As I said, I have been bitten by the travel bug. The more I travel, the more I want to travel. I do not like taking conventional holidays. I have a connection with India as I opened six hotels there and have lived intermittently in India. I found out about this amazing project called Adopt an Old, in the village of Sherkot, district of Bijnore in India from some of my Indian friends about two years ago and travelled there.
I pay a fixed sum every month to the charity, which makes arrangements to take care of the basic needs of elderly people, such as food, medicine, clothing and housing.
Adopt an Old helps these people to live with dignity. Sometimes I give a little more if they require medical expenses such as a cataract operation. For as little as $25 one can take care of an old person in India. During the times I visit them, I often wear the same attire as they do, and live just the way they do and eat exactly the same food they eat.
One of my dreams is to travel to Lhasa in Tibet. Marco Polo travelled the Silk Route and I would like to do something similar, travel to Lhasa, visit all the countries on the way, go to the Great Wall of China, and see the places I have yet to travel to.
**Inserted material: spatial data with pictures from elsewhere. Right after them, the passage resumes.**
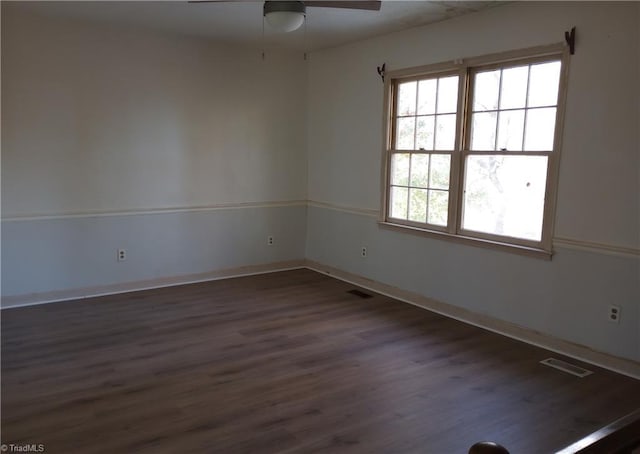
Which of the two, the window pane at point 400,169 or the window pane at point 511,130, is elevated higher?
the window pane at point 511,130

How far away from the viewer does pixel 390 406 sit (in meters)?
2.86

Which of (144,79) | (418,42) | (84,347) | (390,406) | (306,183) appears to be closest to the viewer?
(390,406)

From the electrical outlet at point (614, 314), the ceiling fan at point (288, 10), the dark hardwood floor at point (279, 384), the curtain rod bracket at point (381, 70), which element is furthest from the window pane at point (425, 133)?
the electrical outlet at point (614, 314)

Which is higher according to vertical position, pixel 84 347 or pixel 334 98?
pixel 334 98

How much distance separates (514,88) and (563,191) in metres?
0.93

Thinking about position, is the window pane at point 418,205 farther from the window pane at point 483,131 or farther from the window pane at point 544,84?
the window pane at point 544,84

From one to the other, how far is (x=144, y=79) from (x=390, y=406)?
155 inches

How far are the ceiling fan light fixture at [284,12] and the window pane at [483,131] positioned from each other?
6.66ft

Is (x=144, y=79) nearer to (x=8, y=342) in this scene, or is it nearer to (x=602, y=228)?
(x=8, y=342)

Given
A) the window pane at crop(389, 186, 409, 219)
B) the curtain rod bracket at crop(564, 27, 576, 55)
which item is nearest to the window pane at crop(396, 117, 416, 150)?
the window pane at crop(389, 186, 409, 219)

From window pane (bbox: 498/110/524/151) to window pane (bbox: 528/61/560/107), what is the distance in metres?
0.15

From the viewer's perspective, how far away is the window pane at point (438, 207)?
4.50 meters

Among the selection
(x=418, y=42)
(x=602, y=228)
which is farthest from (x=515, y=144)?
(x=418, y=42)

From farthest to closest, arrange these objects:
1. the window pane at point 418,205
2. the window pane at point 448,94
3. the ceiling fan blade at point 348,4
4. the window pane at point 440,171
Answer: the window pane at point 418,205, the window pane at point 440,171, the window pane at point 448,94, the ceiling fan blade at point 348,4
I love golf and want to improve my drive and play more matches. I want to simplify my life, do Tai Chi, eat simple food and modify my life so I require less and less to subsist.
Professionally speaking, in the future we could have hotels for bachelors, only for women, or for athletes. We could live like Tarzan or Batman. Perhaps there could soon be hotels, which are a combination of hotel and hospital where people can recuperate after an operation.
Apart from managing hotels, I also take time out from my schedule to offer a helping hand to people, particularly kids, in need. There is nothing more gratifying than seeing a smile on a child’s face.